Important Gains Made in Global Effort to Control Malaria
A massive scale-up in the distribution of insecticide-treated mosquito nets and other control programs are helping to protect more than half a billion people in sub-Saharan Africa against malaria, according to the World Health Organization. In its latest World Malaria Report, the organization cited these efforts as contributing to significant but fragile decreases in malaria cases and deaths in the region.
Worldwide, the WHO estimates deaths from malaria in 2009 were 781,000, about 200,000 fewer than they were in 2000. The most significant gains were made in Africa, where the disease extracts the heaviest burden on society. There, eleven countries saw cases and deaths drop by at least half between 2008 and 2010. Additionally, in 32 countries outside of Africa where malaria is considered to be endemic–occurring year-round–the number of confirmed cases also dropped by more than half. However, some countries, such as Rwanda, São Tomé and Príncipe, and Zambia showed a worrying reversal to this trend in malaria cases in 2009, highlighting the need for constant vigilance and careful assessment of the roles that socioeconomic and environmental factors, including climate, play in driving these changes.
“The news coming out of the WHO report is overall very encouraging, but we still need to know if any of the changes in malaria trends are really a result of the interventions and not due to other factors, such as a drought,” says Madeleine Thomson, a senior research scientist at the International Research Institute for Climate and Society, which is also a PAHO/WHO Collaborating Centre for Climate Sensitive Diseases. “Knowing this would improve the quality of our impact assessment,” she says.
Climate is an especially important factor in malaria control programs. Seasonal changes in rainfall and temperature may hinder, or aid, the effectiveness of intervention programs. Then there’s longer term climate change, which could work to alter the distribution of malaria in ways that are not yet fully understood.

RECORDS PROVIDED.
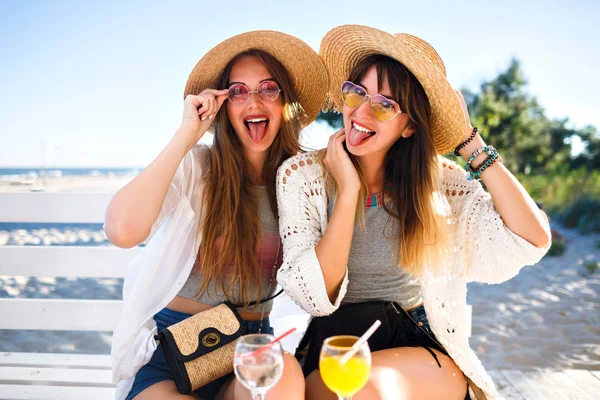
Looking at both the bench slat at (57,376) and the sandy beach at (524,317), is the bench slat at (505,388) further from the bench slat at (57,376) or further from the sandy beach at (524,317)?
the bench slat at (57,376)

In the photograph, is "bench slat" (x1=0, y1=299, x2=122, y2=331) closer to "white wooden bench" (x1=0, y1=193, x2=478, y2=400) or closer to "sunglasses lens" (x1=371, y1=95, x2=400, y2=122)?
"white wooden bench" (x1=0, y1=193, x2=478, y2=400)

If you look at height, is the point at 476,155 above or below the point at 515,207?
above

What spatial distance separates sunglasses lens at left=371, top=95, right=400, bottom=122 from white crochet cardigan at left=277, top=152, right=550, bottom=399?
17.8 inches

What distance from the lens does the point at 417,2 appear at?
50844mm

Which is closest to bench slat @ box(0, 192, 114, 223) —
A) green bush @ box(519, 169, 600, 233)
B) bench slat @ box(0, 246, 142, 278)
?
bench slat @ box(0, 246, 142, 278)

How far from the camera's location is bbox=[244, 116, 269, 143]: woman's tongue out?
2725mm

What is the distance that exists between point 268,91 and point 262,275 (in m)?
1.04

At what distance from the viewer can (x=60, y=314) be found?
11.6 ft

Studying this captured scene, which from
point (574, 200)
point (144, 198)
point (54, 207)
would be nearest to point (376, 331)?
point (144, 198)

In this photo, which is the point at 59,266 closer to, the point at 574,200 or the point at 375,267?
the point at 375,267

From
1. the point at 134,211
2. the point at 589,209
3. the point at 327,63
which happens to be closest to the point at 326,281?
the point at 134,211

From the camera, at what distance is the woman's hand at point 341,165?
240cm

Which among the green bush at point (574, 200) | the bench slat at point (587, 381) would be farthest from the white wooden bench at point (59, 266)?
the green bush at point (574, 200)

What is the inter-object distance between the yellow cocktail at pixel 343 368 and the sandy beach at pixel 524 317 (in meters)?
3.93
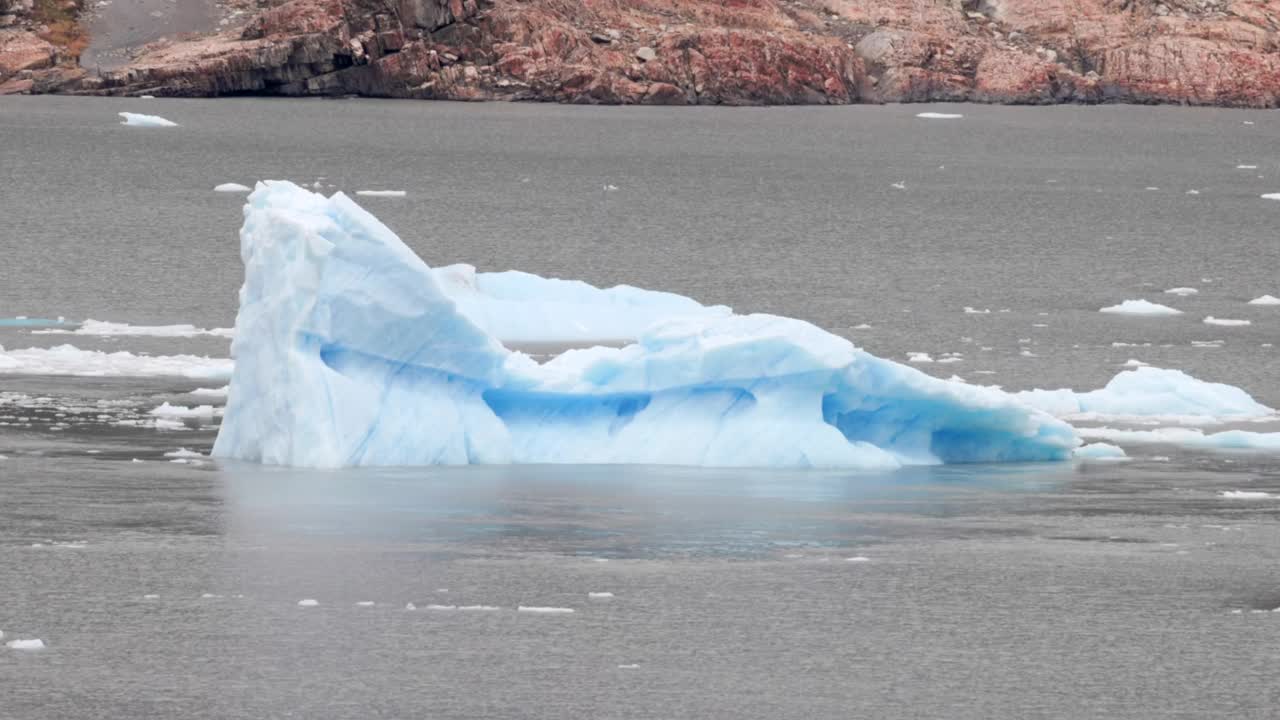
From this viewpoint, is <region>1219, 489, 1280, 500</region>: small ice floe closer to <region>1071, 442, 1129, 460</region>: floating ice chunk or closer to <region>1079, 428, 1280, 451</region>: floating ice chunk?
<region>1071, 442, 1129, 460</region>: floating ice chunk

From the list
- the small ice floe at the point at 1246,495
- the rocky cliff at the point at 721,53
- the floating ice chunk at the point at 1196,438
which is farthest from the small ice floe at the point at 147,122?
the small ice floe at the point at 1246,495

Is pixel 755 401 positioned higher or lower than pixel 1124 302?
higher

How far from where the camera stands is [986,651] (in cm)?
1266

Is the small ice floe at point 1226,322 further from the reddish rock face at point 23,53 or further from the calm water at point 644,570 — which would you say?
the reddish rock face at point 23,53

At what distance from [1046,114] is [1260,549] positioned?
122237 mm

USING THE INFORMATION.
(a) Transcribe the passage of the malaria article between "Worldwide, the WHO" and "driving these changes.", inclusive.
(b) Answer from the malaria article:
(i) What number of malaria deaths worldwide in 2009 does the WHO estimate?
(ii) How many African countries saw malaria cases and deaths drop by at least half between 2008 and 2010?
(iii) What position does Madeleine Thomson hold?
The records have no role in this exercise.

ANSWERS TO THIS EXERCISE.
(a)
Worldwide, the WHO estimates deaths from malaria in 2009 were 781,000, about 200,000 fewer than they were in 2000. The most significant gains were made in Africa, where the disease extracts the heaviest burden on society. There, eleven countries saw cases and deaths drop by at least half between 2008 and 2010. Additionally, in 32 countries outside of Africa where malaria is considered to be endemic–occurring year-round–the number of confirmed cases also dropped by more than half. However, some countries, such as Rwanda, São Tomé and Príncipe, and Zambia showed a worrying reversal to this trend in malaria cases in 2009, highlighting the need for constant vigilance and careful assessment of the roles that socioeconomic and environmental factors, including climate, play in driving these changes.

(b)
(i) 781,000
(ii) Eleven
(iii) Senior research scientist at the International Research Institute for Climate and Society